2. In the book 1, 2, 3, ..., 1995, find all positive integers satisfying the following conditions.
A: (1995+a)| 1995a
Supplementary question: "|" means that the latter is divisible by the former.
Questioner: Peaches are crazy-the second best answer for trainee wizards.
1 is divisible by 72, that is, by 8 and 9.

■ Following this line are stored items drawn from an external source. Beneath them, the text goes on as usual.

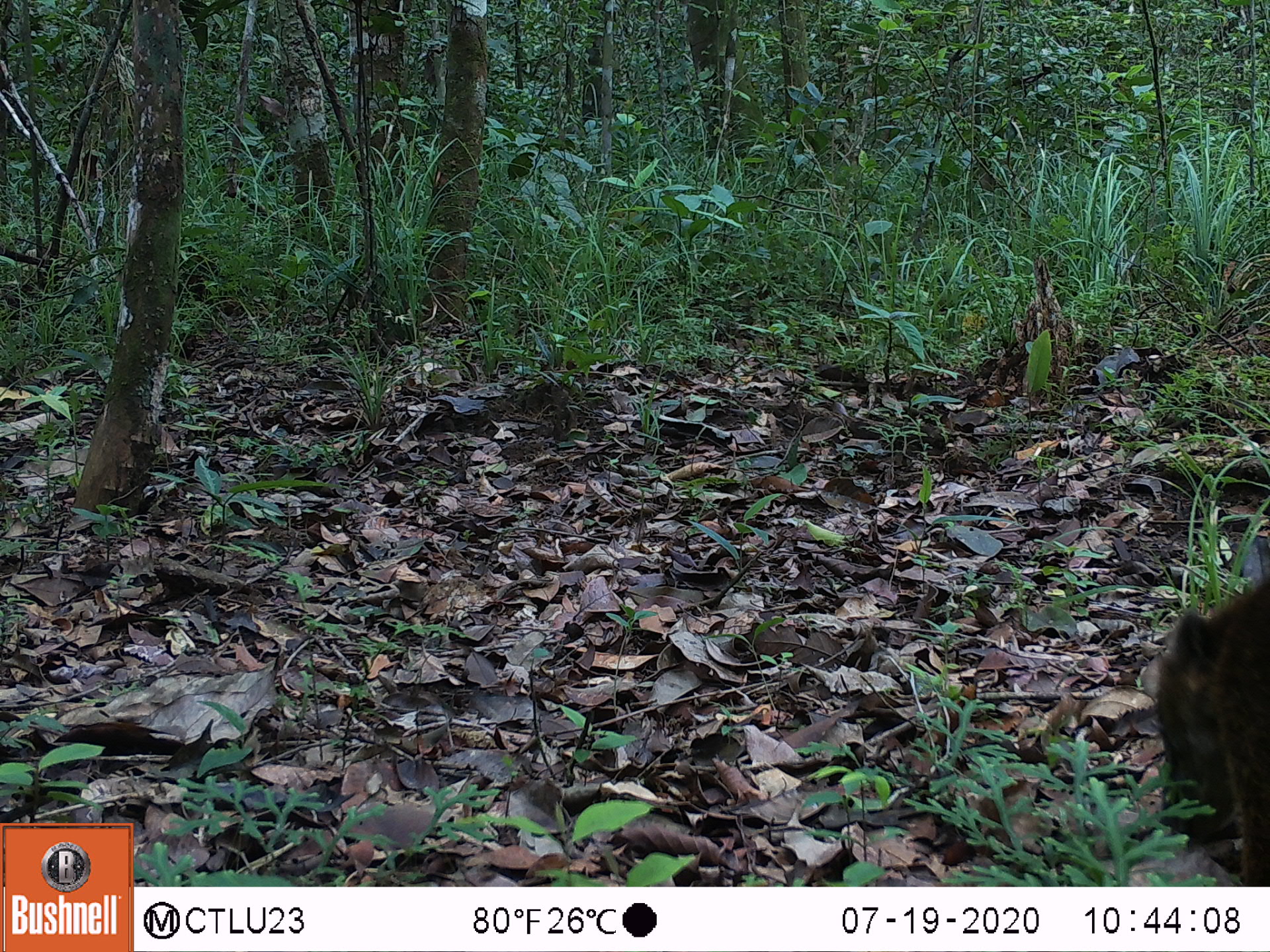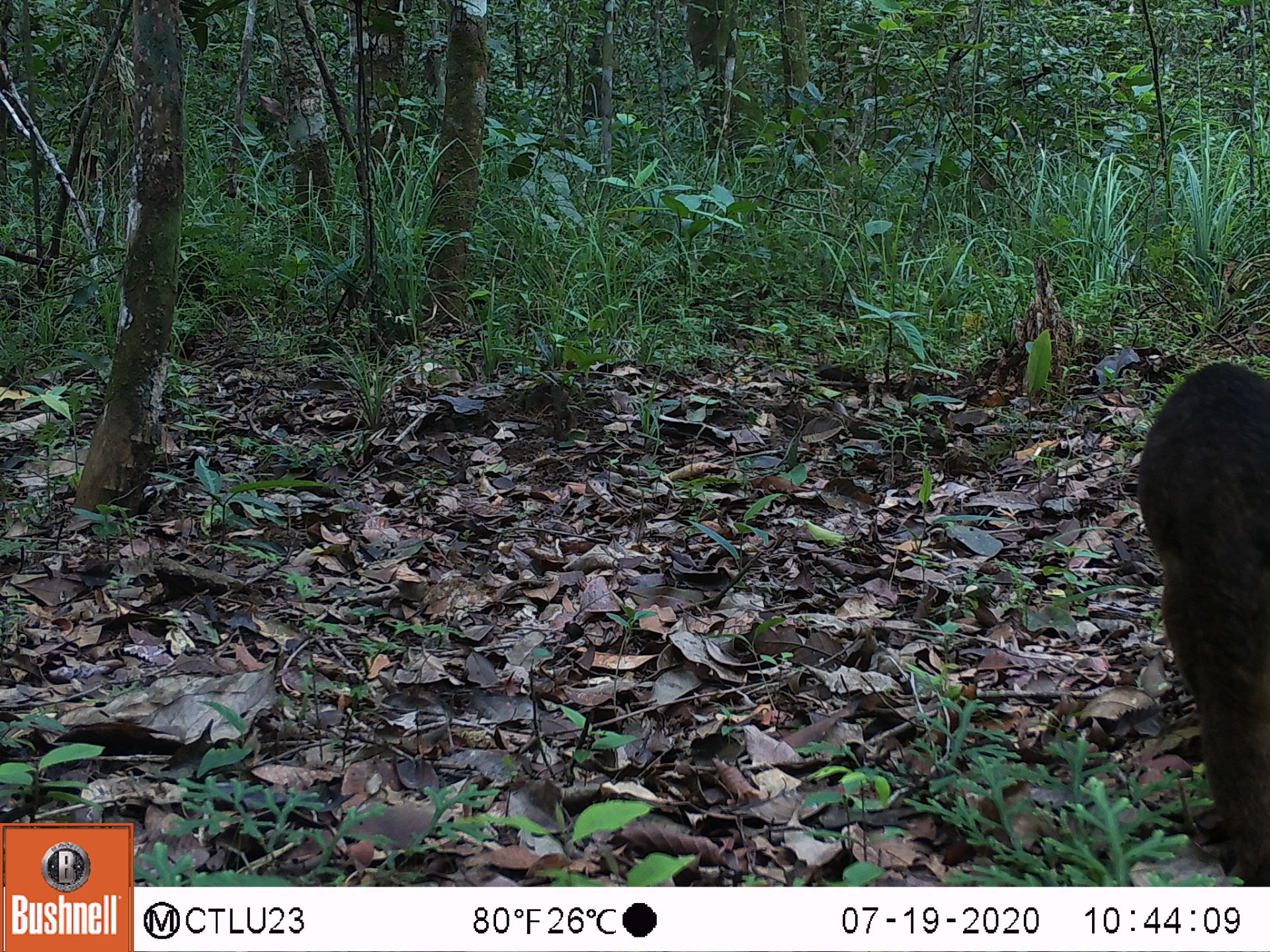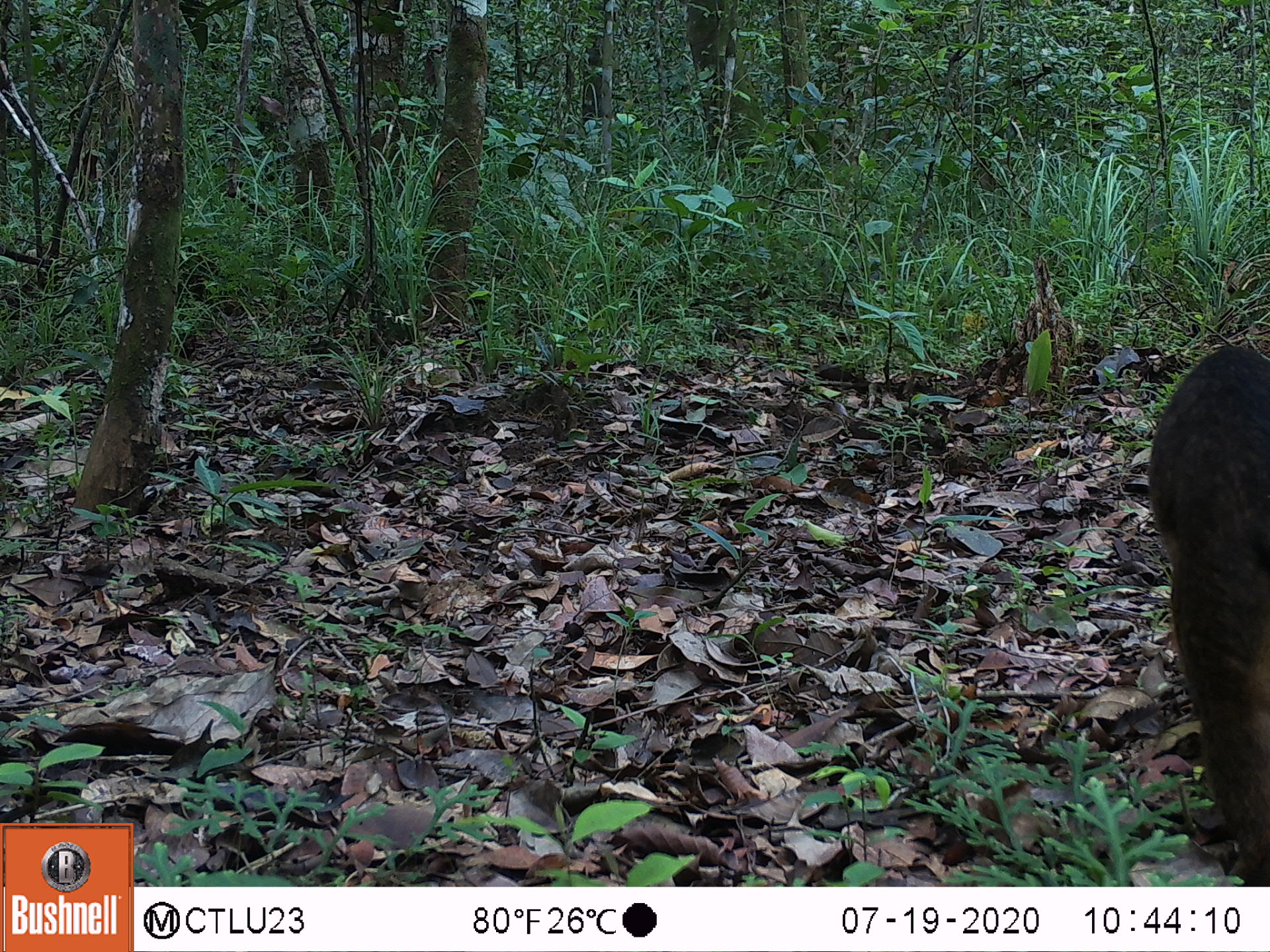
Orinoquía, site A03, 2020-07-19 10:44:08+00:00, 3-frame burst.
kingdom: Animalia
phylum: Chordata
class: Mammalia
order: Carnivora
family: Procyonidae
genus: Nasua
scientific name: Nasua nasua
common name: south american coati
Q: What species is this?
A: South american coati (Nasua nasua).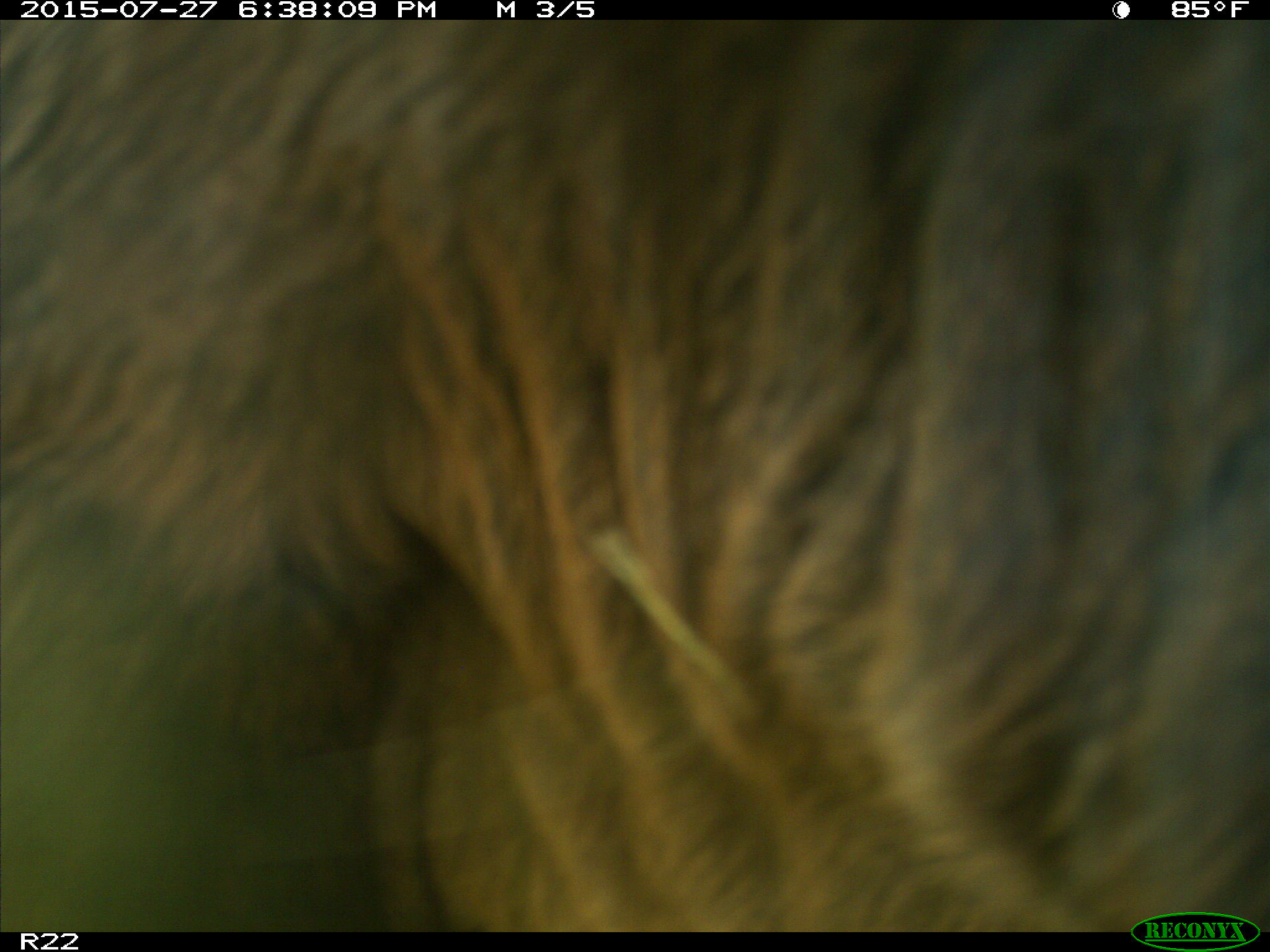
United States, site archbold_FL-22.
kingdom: Animalia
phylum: Chordata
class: Mammalia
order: Artiodactyla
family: Bovidae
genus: Bos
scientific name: Bos taurus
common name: domestic cow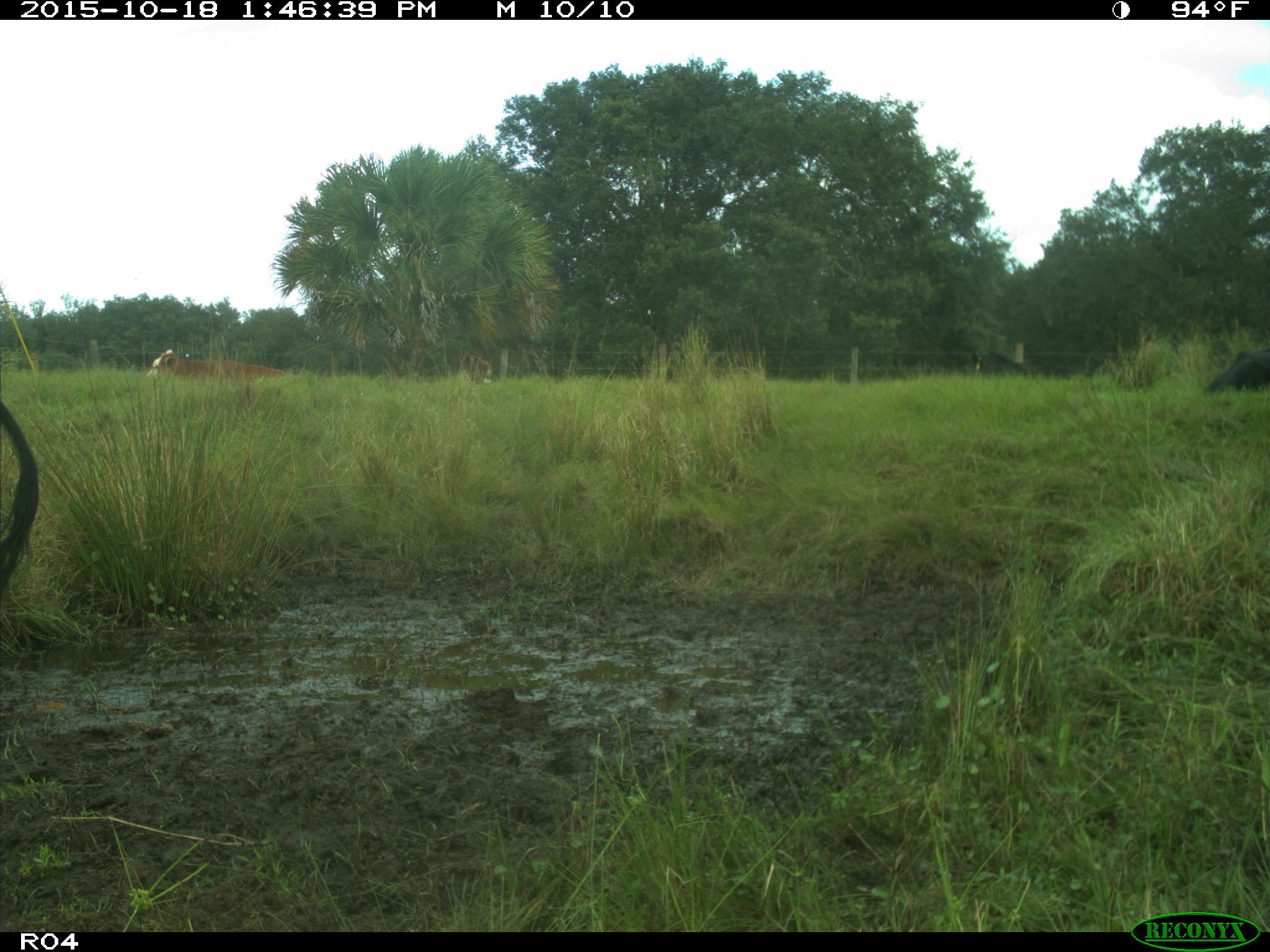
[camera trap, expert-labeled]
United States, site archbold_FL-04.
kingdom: Animalia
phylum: Chordata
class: Mammalia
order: Artiodactyla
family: Bovidae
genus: Bos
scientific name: Bos taurus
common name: domestic cow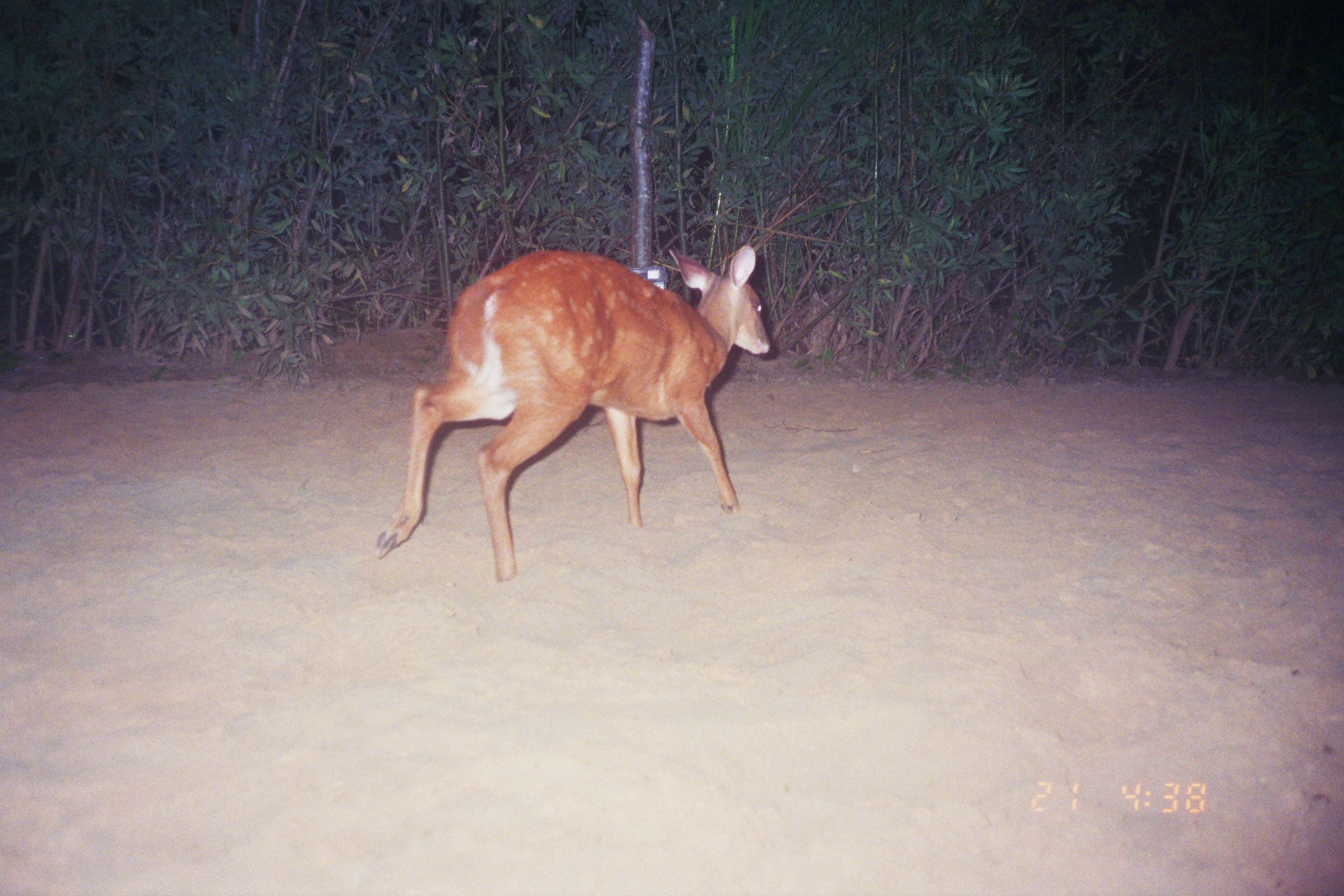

Conditions that can be divisible by 8: the last three digits can be divisible by 8;
Conditions that can be divisible by 9: The number obtained by adding the digits of this number can be divisible by 9.
A number divided by 9 is equal to the sum of digits divided by 9.
This number is123456789112131415 ... 31323 3343533.
That is, write to 36.
2. let 1995a/( 1995+a)=b,
Factorization results in (1995+a) (1995-b) =19952.
And19952 = 32 * 52 * 72 *192.
If we make a < 1995, that is, 1995 2 is decomposed into two numbers, one of which is greater than 1995 and less than 1995+ 1995=3990.
There are several factors that can meet this requirement:
1995^2=2527* 1575
=3249* 1225
=3675* 1083
=2205* 1805
=2793* 1425
=3325* 1 197
At this time, the values of a are: 532, 1254, 1680, 2 10/0,798, 1330 respectively.